__What is expected__. Write the next part of the passage on U11 and U12 snRNPs in the minor spliceosome, starting right after its final sentence.

__Excerpt__.
= Beginning of Section =

U11 and U12 snRNPs (minor spliceosomal pathway) are functional analogs of U1 and U2 snRNPs (major spliceosomal pathway) whereas the U4 atac/U6 atac snRNPs are similar to U4/U6. Unlike the major splicing pathway, U11 and U12 snRNPs bind to the mRNA as a stable, preformed U11/U12 di-snRNP complex. This is done through the use of seven proteins (65K, 59K, 48K, 35K, 31K, 25K and 20K). Four of them (59K, 48K, 35K and 25K) are associated with U11 snRNA.

During the formation of the spliceosome, the 5' end of U11 and U12 snRNAs interact with the 5' splice site and branchpoint sequence of the mRNA respectively, through base pairing. U11 snRNP binds to a tandem repeat known as U11 snRNP-binding splicing enhancer (USSE) and initiates the splicing process. Since both U11 and U12 snRNAs come together as a bicomplex, they form a molecular bridge between two ends of introns in the pre-spliceosomal complex. The U11-48K and U11/U12-65K proteins recognize the splice site of U12 type intron and stabilize the U11/U12 bi-complex. After activating the spliceosomal complex, U11 snRNA leaves the assembly.

= End of Section =

__Stored data entries__.
= Beginning of Section =

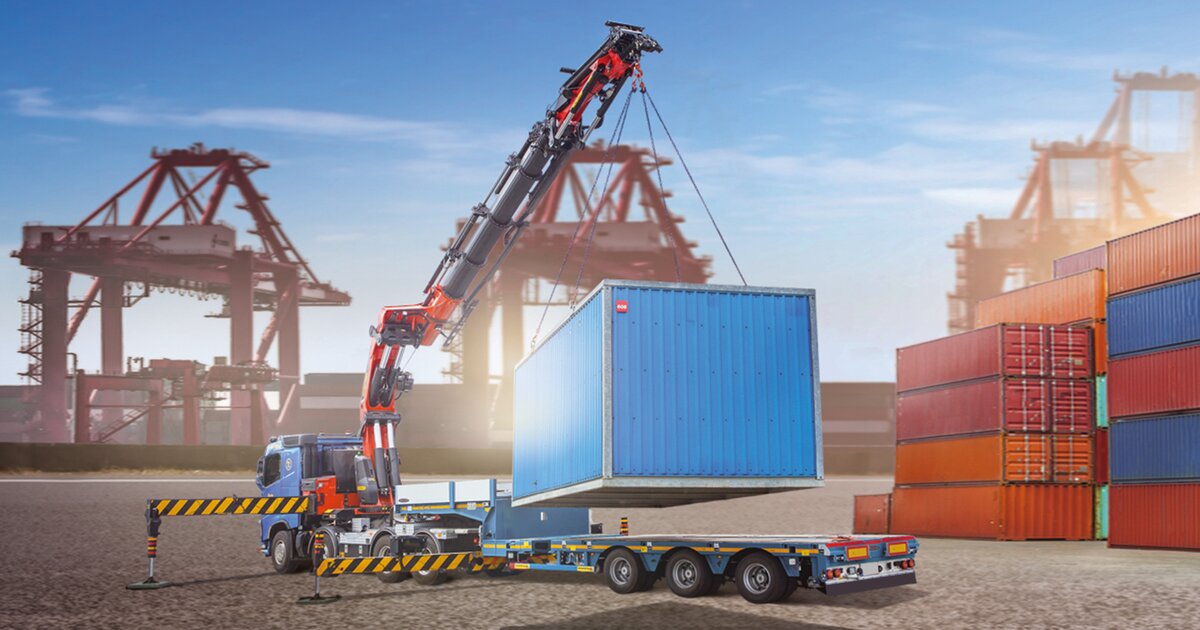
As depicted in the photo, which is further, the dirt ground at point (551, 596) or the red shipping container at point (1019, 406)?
the red shipping container at point (1019, 406)

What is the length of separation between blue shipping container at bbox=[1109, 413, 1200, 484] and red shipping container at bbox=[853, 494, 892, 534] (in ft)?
25.6

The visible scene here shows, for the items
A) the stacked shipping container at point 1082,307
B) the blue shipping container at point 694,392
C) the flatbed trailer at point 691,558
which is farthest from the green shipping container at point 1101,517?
the blue shipping container at point 694,392

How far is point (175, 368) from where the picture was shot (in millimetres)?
65875

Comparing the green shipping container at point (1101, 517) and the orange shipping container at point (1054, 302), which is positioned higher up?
the orange shipping container at point (1054, 302)

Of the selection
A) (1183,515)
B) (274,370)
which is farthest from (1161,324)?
(274,370)

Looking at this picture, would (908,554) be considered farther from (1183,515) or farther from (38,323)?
(38,323)

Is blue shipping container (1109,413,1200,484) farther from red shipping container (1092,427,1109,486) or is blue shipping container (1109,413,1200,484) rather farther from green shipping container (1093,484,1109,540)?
green shipping container (1093,484,1109,540)

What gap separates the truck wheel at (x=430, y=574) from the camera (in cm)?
1828

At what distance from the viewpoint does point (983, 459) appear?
28141mm

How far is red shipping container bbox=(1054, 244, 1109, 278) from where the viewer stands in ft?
100

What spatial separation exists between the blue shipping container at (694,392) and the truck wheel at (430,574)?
13.0ft

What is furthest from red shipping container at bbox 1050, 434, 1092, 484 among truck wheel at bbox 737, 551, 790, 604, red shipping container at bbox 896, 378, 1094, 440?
truck wheel at bbox 737, 551, 790, 604

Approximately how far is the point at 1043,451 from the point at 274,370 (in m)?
50.3

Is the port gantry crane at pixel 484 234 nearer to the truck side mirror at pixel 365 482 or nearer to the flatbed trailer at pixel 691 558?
the truck side mirror at pixel 365 482
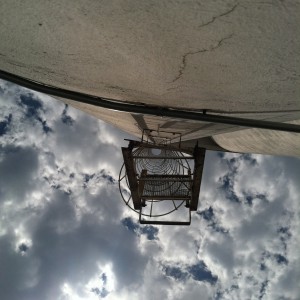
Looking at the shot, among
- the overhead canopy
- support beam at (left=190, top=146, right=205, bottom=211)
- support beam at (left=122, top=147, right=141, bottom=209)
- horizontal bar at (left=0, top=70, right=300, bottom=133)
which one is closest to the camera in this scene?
the overhead canopy

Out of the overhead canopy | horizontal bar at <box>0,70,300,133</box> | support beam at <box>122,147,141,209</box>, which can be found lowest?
support beam at <box>122,147,141,209</box>

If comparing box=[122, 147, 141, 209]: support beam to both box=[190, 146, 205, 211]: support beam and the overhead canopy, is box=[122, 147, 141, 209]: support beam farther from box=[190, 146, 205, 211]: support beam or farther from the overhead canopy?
the overhead canopy

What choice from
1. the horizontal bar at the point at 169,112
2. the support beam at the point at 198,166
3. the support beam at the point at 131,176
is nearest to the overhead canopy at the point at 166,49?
the horizontal bar at the point at 169,112

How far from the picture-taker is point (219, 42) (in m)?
1.87

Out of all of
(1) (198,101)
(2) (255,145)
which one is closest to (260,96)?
(1) (198,101)

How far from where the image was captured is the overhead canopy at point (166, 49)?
1.63 metres

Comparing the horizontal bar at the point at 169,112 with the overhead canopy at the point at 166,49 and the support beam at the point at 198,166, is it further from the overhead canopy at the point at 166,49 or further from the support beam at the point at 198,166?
the support beam at the point at 198,166

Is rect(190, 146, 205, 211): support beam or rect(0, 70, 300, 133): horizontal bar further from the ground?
rect(0, 70, 300, 133): horizontal bar

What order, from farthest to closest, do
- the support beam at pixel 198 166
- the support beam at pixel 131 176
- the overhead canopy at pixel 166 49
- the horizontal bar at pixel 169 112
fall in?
the support beam at pixel 198 166, the support beam at pixel 131 176, the horizontal bar at pixel 169 112, the overhead canopy at pixel 166 49

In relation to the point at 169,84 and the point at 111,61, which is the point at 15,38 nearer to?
the point at 111,61

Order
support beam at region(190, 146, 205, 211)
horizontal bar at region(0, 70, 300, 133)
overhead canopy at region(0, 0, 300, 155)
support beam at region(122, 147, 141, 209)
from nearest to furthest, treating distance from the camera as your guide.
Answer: overhead canopy at region(0, 0, 300, 155) < horizontal bar at region(0, 70, 300, 133) < support beam at region(122, 147, 141, 209) < support beam at region(190, 146, 205, 211)

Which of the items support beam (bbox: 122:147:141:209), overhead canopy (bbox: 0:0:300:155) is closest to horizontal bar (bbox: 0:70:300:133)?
overhead canopy (bbox: 0:0:300:155)

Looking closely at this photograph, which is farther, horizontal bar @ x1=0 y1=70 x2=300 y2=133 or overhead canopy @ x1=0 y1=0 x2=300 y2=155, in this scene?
horizontal bar @ x1=0 y1=70 x2=300 y2=133

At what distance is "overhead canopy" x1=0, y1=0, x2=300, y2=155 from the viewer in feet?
5.34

= End of Section =

__Response__.
This kind of 5' splice site recognition and intron bridging through protein-protein, protein-RNA and RNA-RNA interactions is unique in the minor splicesomal complex, unlike the major spliceosomal one. Since alternative splicing is the key to the variation of gene expression (mRNA) encoding proteins, U11 is crucial to this regulatory process and responsible in forming a proteomic pool. Therefore U11 snRNA is important in terms of evolutionary aspects.